If prompted to continue connecting, type Yes and press Enter.

Configure Admin Server Provider using Proxy

After you have set up the SSH tunneling, you must configure a new provider in WebLogic Remote Console.

Sign in to the Oracle Cloud Infrastructure Console.
Click the navigation menu Navigation Menu icon, select Compute. Under the Compute group, click Instances.
From the Compartment drop-down list, select the compartment in which your domain is created.
Click the name of the domain instance that has the Administration Server node.
The instance with the Administration Server node has wls-0 appended to the name. For example: abcde7xy-wls-0
Copy the private IP address value that will be referred to as the admin_server_private_ip_address.
Open the WebLogic Remote Console and create a new Admin Server Connection Provider.
In the provider information panel, provide the following values:
1. Name: Use a name that can easily correlate to this WebLogic domain e.g. abcde7xy
2. Provide Credentials: There are two methods to provide credentials in WebLogic 14.1.2:
  - specify the Username and Password fields in the provider
  - ask the Remote Console to open a web browser to authenticate using Single Sign on. This option requires you to re-authenticate when your session is expired and configure your browser with Socks4.
3. URL: https://localHost:localPort
  For example:
  
  https://127.0.0.1:9002
4. Proxy Override: Leave this field empty.
5. Make Insecure Connection: Selected
  The certificates used in WebLogic Server for OCI are issued to OCI DNS which is not resolvable outside.
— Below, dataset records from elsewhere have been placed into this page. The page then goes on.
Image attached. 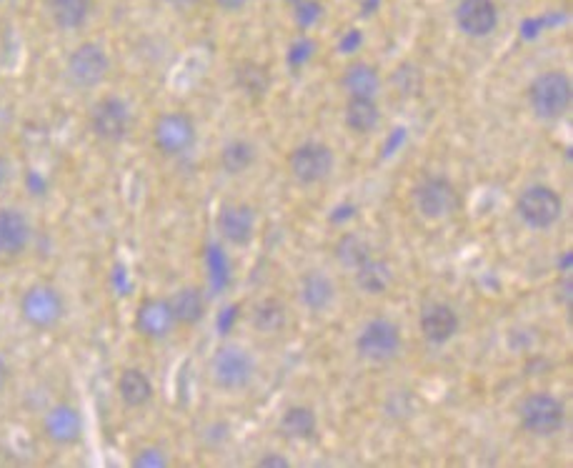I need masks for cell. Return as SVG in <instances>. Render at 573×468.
<instances>
[{"label":"cell","instance_id":"cell-4","mask_svg":"<svg viewBox=\"0 0 573 468\" xmlns=\"http://www.w3.org/2000/svg\"><path fill=\"white\" fill-rule=\"evenodd\" d=\"M516 213L533 231H548L561 221L563 198L558 196L556 188L546 186V183H533L518 193Z\"/></svg>","mask_w":573,"mask_h":468},{"label":"cell","instance_id":"cell-30","mask_svg":"<svg viewBox=\"0 0 573 468\" xmlns=\"http://www.w3.org/2000/svg\"><path fill=\"white\" fill-rule=\"evenodd\" d=\"M131 463L136 468H166L171 461H168V456H166V451H163V448L148 446V448H141V451L133 456Z\"/></svg>","mask_w":573,"mask_h":468},{"label":"cell","instance_id":"cell-22","mask_svg":"<svg viewBox=\"0 0 573 468\" xmlns=\"http://www.w3.org/2000/svg\"><path fill=\"white\" fill-rule=\"evenodd\" d=\"M343 123L348 131L358 133V136L376 131L381 123V108H378L376 98H348L346 108H343Z\"/></svg>","mask_w":573,"mask_h":468},{"label":"cell","instance_id":"cell-31","mask_svg":"<svg viewBox=\"0 0 573 468\" xmlns=\"http://www.w3.org/2000/svg\"><path fill=\"white\" fill-rule=\"evenodd\" d=\"M258 466L261 468H291V461L281 453H266V456L258 458Z\"/></svg>","mask_w":573,"mask_h":468},{"label":"cell","instance_id":"cell-21","mask_svg":"<svg viewBox=\"0 0 573 468\" xmlns=\"http://www.w3.org/2000/svg\"><path fill=\"white\" fill-rule=\"evenodd\" d=\"M116 388L118 396H121V401L126 403L128 408L148 406V403L153 401V393H156L153 381L148 378L146 371H141V368H126V371L118 376Z\"/></svg>","mask_w":573,"mask_h":468},{"label":"cell","instance_id":"cell-16","mask_svg":"<svg viewBox=\"0 0 573 468\" xmlns=\"http://www.w3.org/2000/svg\"><path fill=\"white\" fill-rule=\"evenodd\" d=\"M136 331L148 341H166L176 331V318H173L168 298H146L136 311Z\"/></svg>","mask_w":573,"mask_h":468},{"label":"cell","instance_id":"cell-12","mask_svg":"<svg viewBox=\"0 0 573 468\" xmlns=\"http://www.w3.org/2000/svg\"><path fill=\"white\" fill-rule=\"evenodd\" d=\"M418 328H421L423 338L433 346H443V343L453 341L461 331V316L456 308L446 301H428L421 308L418 316Z\"/></svg>","mask_w":573,"mask_h":468},{"label":"cell","instance_id":"cell-18","mask_svg":"<svg viewBox=\"0 0 573 468\" xmlns=\"http://www.w3.org/2000/svg\"><path fill=\"white\" fill-rule=\"evenodd\" d=\"M298 298H301L306 311L323 313L336 301V283H333L326 273L308 271L303 273L301 283H298Z\"/></svg>","mask_w":573,"mask_h":468},{"label":"cell","instance_id":"cell-28","mask_svg":"<svg viewBox=\"0 0 573 468\" xmlns=\"http://www.w3.org/2000/svg\"><path fill=\"white\" fill-rule=\"evenodd\" d=\"M333 256H336V261L341 263L343 268L353 271V268L361 266L366 258H371L373 253H371V246H368L366 238L358 236V233H346V236H341L336 241Z\"/></svg>","mask_w":573,"mask_h":468},{"label":"cell","instance_id":"cell-6","mask_svg":"<svg viewBox=\"0 0 573 468\" xmlns=\"http://www.w3.org/2000/svg\"><path fill=\"white\" fill-rule=\"evenodd\" d=\"M21 316L36 331H51L66 316V298L51 283H33L21 296Z\"/></svg>","mask_w":573,"mask_h":468},{"label":"cell","instance_id":"cell-24","mask_svg":"<svg viewBox=\"0 0 573 468\" xmlns=\"http://www.w3.org/2000/svg\"><path fill=\"white\" fill-rule=\"evenodd\" d=\"M343 91L348 98H376L381 93V76L371 63H351L343 73Z\"/></svg>","mask_w":573,"mask_h":468},{"label":"cell","instance_id":"cell-9","mask_svg":"<svg viewBox=\"0 0 573 468\" xmlns=\"http://www.w3.org/2000/svg\"><path fill=\"white\" fill-rule=\"evenodd\" d=\"M88 123H91V131L98 141L121 143L126 141L128 133H131L133 128L131 106H128L123 98L106 96L101 98V101L93 103Z\"/></svg>","mask_w":573,"mask_h":468},{"label":"cell","instance_id":"cell-8","mask_svg":"<svg viewBox=\"0 0 573 468\" xmlns=\"http://www.w3.org/2000/svg\"><path fill=\"white\" fill-rule=\"evenodd\" d=\"M333 168H336L333 148L321 141L301 143L288 156V171H291L293 181H298L301 186H318L326 178H331Z\"/></svg>","mask_w":573,"mask_h":468},{"label":"cell","instance_id":"cell-32","mask_svg":"<svg viewBox=\"0 0 573 468\" xmlns=\"http://www.w3.org/2000/svg\"><path fill=\"white\" fill-rule=\"evenodd\" d=\"M251 0H216V6L226 13H238L248 6Z\"/></svg>","mask_w":573,"mask_h":468},{"label":"cell","instance_id":"cell-10","mask_svg":"<svg viewBox=\"0 0 573 468\" xmlns=\"http://www.w3.org/2000/svg\"><path fill=\"white\" fill-rule=\"evenodd\" d=\"M111 71V58L98 43H81L66 61V76L81 91H91L106 81Z\"/></svg>","mask_w":573,"mask_h":468},{"label":"cell","instance_id":"cell-3","mask_svg":"<svg viewBox=\"0 0 573 468\" xmlns=\"http://www.w3.org/2000/svg\"><path fill=\"white\" fill-rule=\"evenodd\" d=\"M208 371H211L213 383L221 391L236 393L251 386L253 376H256V358L251 356L248 348L228 343V346H221L213 353Z\"/></svg>","mask_w":573,"mask_h":468},{"label":"cell","instance_id":"cell-2","mask_svg":"<svg viewBox=\"0 0 573 468\" xmlns=\"http://www.w3.org/2000/svg\"><path fill=\"white\" fill-rule=\"evenodd\" d=\"M518 421L526 433L536 438H553L566 426V406L548 391L528 393L518 406Z\"/></svg>","mask_w":573,"mask_h":468},{"label":"cell","instance_id":"cell-25","mask_svg":"<svg viewBox=\"0 0 573 468\" xmlns=\"http://www.w3.org/2000/svg\"><path fill=\"white\" fill-rule=\"evenodd\" d=\"M48 11H51L56 28H61V31H78L91 18L93 3L91 0H51Z\"/></svg>","mask_w":573,"mask_h":468},{"label":"cell","instance_id":"cell-34","mask_svg":"<svg viewBox=\"0 0 573 468\" xmlns=\"http://www.w3.org/2000/svg\"><path fill=\"white\" fill-rule=\"evenodd\" d=\"M168 6L178 8V11H186V8H193L198 3V0H166Z\"/></svg>","mask_w":573,"mask_h":468},{"label":"cell","instance_id":"cell-20","mask_svg":"<svg viewBox=\"0 0 573 468\" xmlns=\"http://www.w3.org/2000/svg\"><path fill=\"white\" fill-rule=\"evenodd\" d=\"M353 276H356V286L368 296H383L393 286L391 263L376 256L366 258L361 266L353 268Z\"/></svg>","mask_w":573,"mask_h":468},{"label":"cell","instance_id":"cell-17","mask_svg":"<svg viewBox=\"0 0 573 468\" xmlns=\"http://www.w3.org/2000/svg\"><path fill=\"white\" fill-rule=\"evenodd\" d=\"M43 433L58 446H71V443L81 441L83 418L78 408L71 403H56L53 408H48V413L43 416Z\"/></svg>","mask_w":573,"mask_h":468},{"label":"cell","instance_id":"cell-29","mask_svg":"<svg viewBox=\"0 0 573 468\" xmlns=\"http://www.w3.org/2000/svg\"><path fill=\"white\" fill-rule=\"evenodd\" d=\"M236 81L248 96H263L268 91V71L263 66H256V63H243L236 71Z\"/></svg>","mask_w":573,"mask_h":468},{"label":"cell","instance_id":"cell-26","mask_svg":"<svg viewBox=\"0 0 573 468\" xmlns=\"http://www.w3.org/2000/svg\"><path fill=\"white\" fill-rule=\"evenodd\" d=\"M251 323L258 333H281L288 323V308L281 298H263L251 313Z\"/></svg>","mask_w":573,"mask_h":468},{"label":"cell","instance_id":"cell-13","mask_svg":"<svg viewBox=\"0 0 573 468\" xmlns=\"http://www.w3.org/2000/svg\"><path fill=\"white\" fill-rule=\"evenodd\" d=\"M33 226L18 208H0V261H16L28 251Z\"/></svg>","mask_w":573,"mask_h":468},{"label":"cell","instance_id":"cell-11","mask_svg":"<svg viewBox=\"0 0 573 468\" xmlns=\"http://www.w3.org/2000/svg\"><path fill=\"white\" fill-rule=\"evenodd\" d=\"M196 123L188 113L183 111H168L156 118L153 126V146L163 153V156H183L196 146Z\"/></svg>","mask_w":573,"mask_h":468},{"label":"cell","instance_id":"cell-1","mask_svg":"<svg viewBox=\"0 0 573 468\" xmlns=\"http://www.w3.org/2000/svg\"><path fill=\"white\" fill-rule=\"evenodd\" d=\"M573 98L571 78L563 71L538 73L528 86V106L538 121H558L568 113Z\"/></svg>","mask_w":573,"mask_h":468},{"label":"cell","instance_id":"cell-15","mask_svg":"<svg viewBox=\"0 0 573 468\" xmlns=\"http://www.w3.org/2000/svg\"><path fill=\"white\" fill-rule=\"evenodd\" d=\"M456 26L468 38H488L498 28V6L493 0H461Z\"/></svg>","mask_w":573,"mask_h":468},{"label":"cell","instance_id":"cell-5","mask_svg":"<svg viewBox=\"0 0 573 468\" xmlns=\"http://www.w3.org/2000/svg\"><path fill=\"white\" fill-rule=\"evenodd\" d=\"M401 348V328L391 318H371L356 336V353L373 366L391 363L393 358H398Z\"/></svg>","mask_w":573,"mask_h":468},{"label":"cell","instance_id":"cell-23","mask_svg":"<svg viewBox=\"0 0 573 468\" xmlns=\"http://www.w3.org/2000/svg\"><path fill=\"white\" fill-rule=\"evenodd\" d=\"M278 431L291 441H311L318 433V416L311 406H291L283 411Z\"/></svg>","mask_w":573,"mask_h":468},{"label":"cell","instance_id":"cell-14","mask_svg":"<svg viewBox=\"0 0 573 468\" xmlns=\"http://www.w3.org/2000/svg\"><path fill=\"white\" fill-rule=\"evenodd\" d=\"M216 231L231 246H248L256 236V211L248 203H226L218 208Z\"/></svg>","mask_w":573,"mask_h":468},{"label":"cell","instance_id":"cell-27","mask_svg":"<svg viewBox=\"0 0 573 468\" xmlns=\"http://www.w3.org/2000/svg\"><path fill=\"white\" fill-rule=\"evenodd\" d=\"M256 163V146L243 138H233L221 148V168L228 176H243Z\"/></svg>","mask_w":573,"mask_h":468},{"label":"cell","instance_id":"cell-35","mask_svg":"<svg viewBox=\"0 0 573 468\" xmlns=\"http://www.w3.org/2000/svg\"><path fill=\"white\" fill-rule=\"evenodd\" d=\"M8 176H11V168H8V161L3 156H0V188L6 186Z\"/></svg>","mask_w":573,"mask_h":468},{"label":"cell","instance_id":"cell-19","mask_svg":"<svg viewBox=\"0 0 573 468\" xmlns=\"http://www.w3.org/2000/svg\"><path fill=\"white\" fill-rule=\"evenodd\" d=\"M176 326H196L206 318V296L198 286H183L168 298Z\"/></svg>","mask_w":573,"mask_h":468},{"label":"cell","instance_id":"cell-7","mask_svg":"<svg viewBox=\"0 0 573 468\" xmlns=\"http://www.w3.org/2000/svg\"><path fill=\"white\" fill-rule=\"evenodd\" d=\"M413 206L426 221H443L461 206L456 186L443 176H426L413 186Z\"/></svg>","mask_w":573,"mask_h":468},{"label":"cell","instance_id":"cell-33","mask_svg":"<svg viewBox=\"0 0 573 468\" xmlns=\"http://www.w3.org/2000/svg\"><path fill=\"white\" fill-rule=\"evenodd\" d=\"M8 381H11V368H8L6 358L0 356V391L8 386Z\"/></svg>","mask_w":573,"mask_h":468}]
</instances>
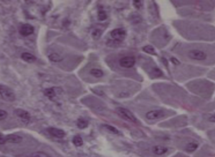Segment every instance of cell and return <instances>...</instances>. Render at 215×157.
<instances>
[{"label":"cell","instance_id":"29","mask_svg":"<svg viewBox=\"0 0 215 157\" xmlns=\"http://www.w3.org/2000/svg\"><path fill=\"white\" fill-rule=\"evenodd\" d=\"M209 120L210 122H212V123H215V114H212V116H210Z\"/></svg>","mask_w":215,"mask_h":157},{"label":"cell","instance_id":"23","mask_svg":"<svg viewBox=\"0 0 215 157\" xmlns=\"http://www.w3.org/2000/svg\"><path fill=\"white\" fill-rule=\"evenodd\" d=\"M107 15L105 11H103V10L99 11V13H98L99 20L104 21L107 19Z\"/></svg>","mask_w":215,"mask_h":157},{"label":"cell","instance_id":"22","mask_svg":"<svg viewBox=\"0 0 215 157\" xmlns=\"http://www.w3.org/2000/svg\"><path fill=\"white\" fill-rule=\"evenodd\" d=\"M30 157H50V156L46 153L40 151V152H36V153L31 154Z\"/></svg>","mask_w":215,"mask_h":157},{"label":"cell","instance_id":"25","mask_svg":"<svg viewBox=\"0 0 215 157\" xmlns=\"http://www.w3.org/2000/svg\"><path fill=\"white\" fill-rule=\"evenodd\" d=\"M8 116V112L4 111V110H0V120H3L6 119Z\"/></svg>","mask_w":215,"mask_h":157},{"label":"cell","instance_id":"26","mask_svg":"<svg viewBox=\"0 0 215 157\" xmlns=\"http://www.w3.org/2000/svg\"><path fill=\"white\" fill-rule=\"evenodd\" d=\"M153 73L155 74V76H160L162 74L161 70H160V69L157 68H153Z\"/></svg>","mask_w":215,"mask_h":157},{"label":"cell","instance_id":"21","mask_svg":"<svg viewBox=\"0 0 215 157\" xmlns=\"http://www.w3.org/2000/svg\"><path fill=\"white\" fill-rule=\"evenodd\" d=\"M101 34H102V31H101V30L99 29L94 30V31L92 32V37H93L94 39L97 40V39H99L100 38Z\"/></svg>","mask_w":215,"mask_h":157},{"label":"cell","instance_id":"10","mask_svg":"<svg viewBox=\"0 0 215 157\" xmlns=\"http://www.w3.org/2000/svg\"><path fill=\"white\" fill-rule=\"evenodd\" d=\"M48 132L51 136L55 138H58V139H62L65 136V131L57 128H49L48 129Z\"/></svg>","mask_w":215,"mask_h":157},{"label":"cell","instance_id":"18","mask_svg":"<svg viewBox=\"0 0 215 157\" xmlns=\"http://www.w3.org/2000/svg\"><path fill=\"white\" fill-rule=\"evenodd\" d=\"M198 144L197 143H196V142H190L186 146V151L192 153V152L195 151L198 149Z\"/></svg>","mask_w":215,"mask_h":157},{"label":"cell","instance_id":"19","mask_svg":"<svg viewBox=\"0 0 215 157\" xmlns=\"http://www.w3.org/2000/svg\"><path fill=\"white\" fill-rule=\"evenodd\" d=\"M143 50L145 51V52L148 53V54H152V55H154V56H156L157 54L156 52H155V49L152 46H150V45H148V46H144L143 48Z\"/></svg>","mask_w":215,"mask_h":157},{"label":"cell","instance_id":"15","mask_svg":"<svg viewBox=\"0 0 215 157\" xmlns=\"http://www.w3.org/2000/svg\"><path fill=\"white\" fill-rule=\"evenodd\" d=\"M88 125H89L88 121L86 120L85 119L82 118L78 119L77 125L78 126V128H80V129H84V128H87V126H88Z\"/></svg>","mask_w":215,"mask_h":157},{"label":"cell","instance_id":"12","mask_svg":"<svg viewBox=\"0 0 215 157\" xmlns=\"http://www.w3.org/2000/svg\"><path fill=\"white\" fill-rule=\"evenodd\" d=\"M21 58H22V59L24 61V62L28 63H33L36 60V56L28 52L23 53L22 56H21Z\"/></svg>","mask_w":215,"mask_h":157},{"label":"cell","instance_id":"24","mask_svg":"<svg viewBox=\"0 0 215 157\" xmlns=\"http://www.w3.org/2000/svg\"><path fill=\"white\" fill-rule=\"evenodd\" d=\"M133 4L135 8L139 9L143 6V1H141V0H136V1H133Z\"/></svg>","mask_w":215,"mask_h":157},{"label":"cell","instance_id":"1","mask_svg":"<svg viewBox=\"0 0 215 157\" xmlns=\"http://www.w3.org/2000/svg\"><path fill=\"white\" fill-rule=\"evenodd\" d=\"M0 95L4 100L8 102H13L16 99L13 91L4 85H0Z\"/></svg>","mask_w":215,"mask_h":157},{"label":"cell","instance_id":"8","mask_svg":"<svg viewBox=\"0 0 215 157\" xmlns=\"http://www.w3.org/2000/svg\"><path fill=\"white\" fill-rule=\"evenodd\" d=\"M34 32V28L30 23H24L20 27L19 32L22 36L26 37L32 34Z\"/></svg>","mask_w":215,"mask_h":157},{"label":"cell","instance_id":"14","mask_svg":"<svg viewBox=\"0 0 215 157\" xmlns=\"http://www.w3.org/2000/svg\"><path fill=\"white\" fill-rule=\"evenodd\" d=\"M48 59L50 60L52 62L58 63L62 62L63 60V58L57 53H53L48 56Z\"/></svg>","mask_w":215,"mask_h":157},{"label":"cell","instance_id":"6","mask_svg":"<svg viewBox=\"0 0 215 157\" xmlns=\"http://www.w3.org/2000/svg\"><path fill=\"white\" fill-rule=\"evenodd\" d=\"M14 112H15L16 116H18L19 118L22 120L23 123L25 124L29 123L30 119H31V115H30L29 112L21 108H18L15 110Z\"/></svg>","mask_w":215,"mask_h":157},{"label":"cell","instance_id":"3","mask_svg":"<svg viewBox=\"0 0 215 157\" xmlns=\"http://www.w3.org/2000/svg\"><path fill=\"white\" fill-rule=\"evenodd\" d=\"M188 56L191 59L197 61H203L206 60L207 58L206 54L204 51L200 50H198V49L191 50L188 52Z\"/></svg>","mask_w":215,"mask_h":157},{"label":"cell","instance_id":"2","mask_svg":"<svg viewBox=\"0 0 215 157\" xmlns=\"http://www.w3.org/2000/svg\"><path fill=\"white\" fill-rule=\"evenodd\" d=\"M116 111L118 115L123 120L131 122V123H136L137 122L136 118L135 117L133 113L131 111H129V110L124 108H117Z\"/></svg>","mask_w":215,"mask_h":157},{"label":"cell","instance_id":"5","mask_svg":"<svg viewBox=\"0 0 215 157\" xmlns=\"http://www.w3.org/2000/svg\"><path fill=\"white\" fill-rule=\"evenodd\" d=\"M136 64V59L133 56H126L119 60V64L125 68H131Z\"/></svg>","mask_w":215,"mask_h":157},{"label":"cell","instance_id":"13","mask_svg":"<svg viewBox=\"0 0 215 157\" xmlns=\"http://www.w3.org/2000/svg\"><path fill=\"white\" fill-rule=\"evenodd\" d=\"M55 88H46L44 90V94L47 97L50 98V100H53L56 96V92L55 90Z\"/></svg>","mask_w":215,"mask_h":157},{"label":"cell","instance_id":"9","mask_svg":"<svg viewBox=\"0 0 215 157\" xmlns=\"http://www.w3.org/2000/svg\"><path fill=\"white\" fill-rule=\"evenodd\" d=\"M22 141V138L20 136L17 134H8L6 136H4V142H9V143H13L17 144L20 143Z\"/></svg>","mask_w":215,"mask_h":157},{"label":"cell","instance_id":"11","mask_svg":"<svg viewBox=\"0 0 215 157\" xmlns=\"http://www.w3.org/2000/svg\"><path fill=\"white\" fill-rule=\"evenodd\" d=\"M152 151L153 153L157 154V155H163V154H166L167 151H168V149H167V147L164 146H154L152 148Z\"/></svg>","mask_w":215,"mask_h":157},{"label":"cell","instance_id":"16","mask_svg":"<svg viewBox=\"0 0 215 157\" xmlns=\"http://www.w3.org/2000/svg\"><path fill=\"white\" fill-rule=\"evenodd\" d=\"M72 143L74 144L75 146L79 147L82 146V144H83V140H82V139L80 136L77 135L73 137Z\"/></svg>","mask_w":215,"mask_h":157},{"label":"cell","instance_id":"28","mask_svg":"<svg viewBox=\"0 0 215 157\" xmlns=\"http://www.w3.org/2000/svg\"><path fill=\"white\" fill-rule=\"evenodd\" d=\"M5 144L4 136H3L1 133H0V144Z\"/></svg>","mask_w":215,"mask_h":157},{"label":"cell","instance_id":"20","mask_svg":"<svg viewBox=\"0 0 215 157\" xmlns=\"http://www.w3.org/2000/svg\"><path fill=\"white\" fill-rule=\"evenodd\" d=\"M103 128H105L106 130L109 131V132H111V133H113V134H118L119 133V130H118L116 128L114 127V126H111V125H103Z\"/></svg>","mask_w":215,"mask_h":157},{"label":"cell","instance_id":"4","mask_svg":"<svg viewBox=\"0 0 215 157\" xmlns=\"http://www.w3.org/2000/svg\"><path fill=\"white\" fill-rule=\"evenodd\" d=\"M126 32L122 28H117L113 30L111 32V36L113 39L117 42H122L126 37Z\"/></svg>","mask_w":215,"mask_h":157},{"label":"cell","instance_id":"17","mask_svg":"<svg viewBox=\"0 0 215 157\" xmlns=\"http://www.w3.org/2000/svg\"><path fill=\"white\" fill-rule=\"evenodd\" d=\"M90 74H91L92 76L95 77V78H101L103 76V72L100 69H97V68H93L91 70L90 72Z\"/></svg>","mask_w":215,"mask_h":157},{"label":"cell","instance_id":"27","mask_svg":"<svg viewBox=\"0 0 215 157\" xmlns=\"http://www.w3.org/2000/svg\"><path fill=\"white\" fill-rule=\"evenodd\" d=\"M171 61H172V62L173 63V64H176V65H178V64H180V62H178V60H177V59H176V58H171Z\"/></svg>","mask_w":215,"mask_h":157},{"label":"cell","instance_id":"7","mask_svg":"<svg viewBox=\"0 0 215 157\" xmlns=\"http://www.w3.org/2000/svg\"><path fill=\"white\" fill-rule=\"evenodd\" d=\"M165 115L164 112L162 110H153L147 112L145 114L146 118L148 120H158V119L162 118Z\"/></svg>","mask_w":215,"mask_h":157}]
</instances>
If you want to verify for Domain name information, then you can create a local host alias to point to the Admin Server Internal FQDN to the Admin Server IP address and use the FQDN instead of the IP in URL.
  
  Note:
  You may also need to trust the CA used to sign your certificate.
6. When you click OK, the Remote Console should load your WebLogic domain home.
  
  Note:
  If you selected option “Use Web Authentication” you will first be redirected to a browser to provide credentials.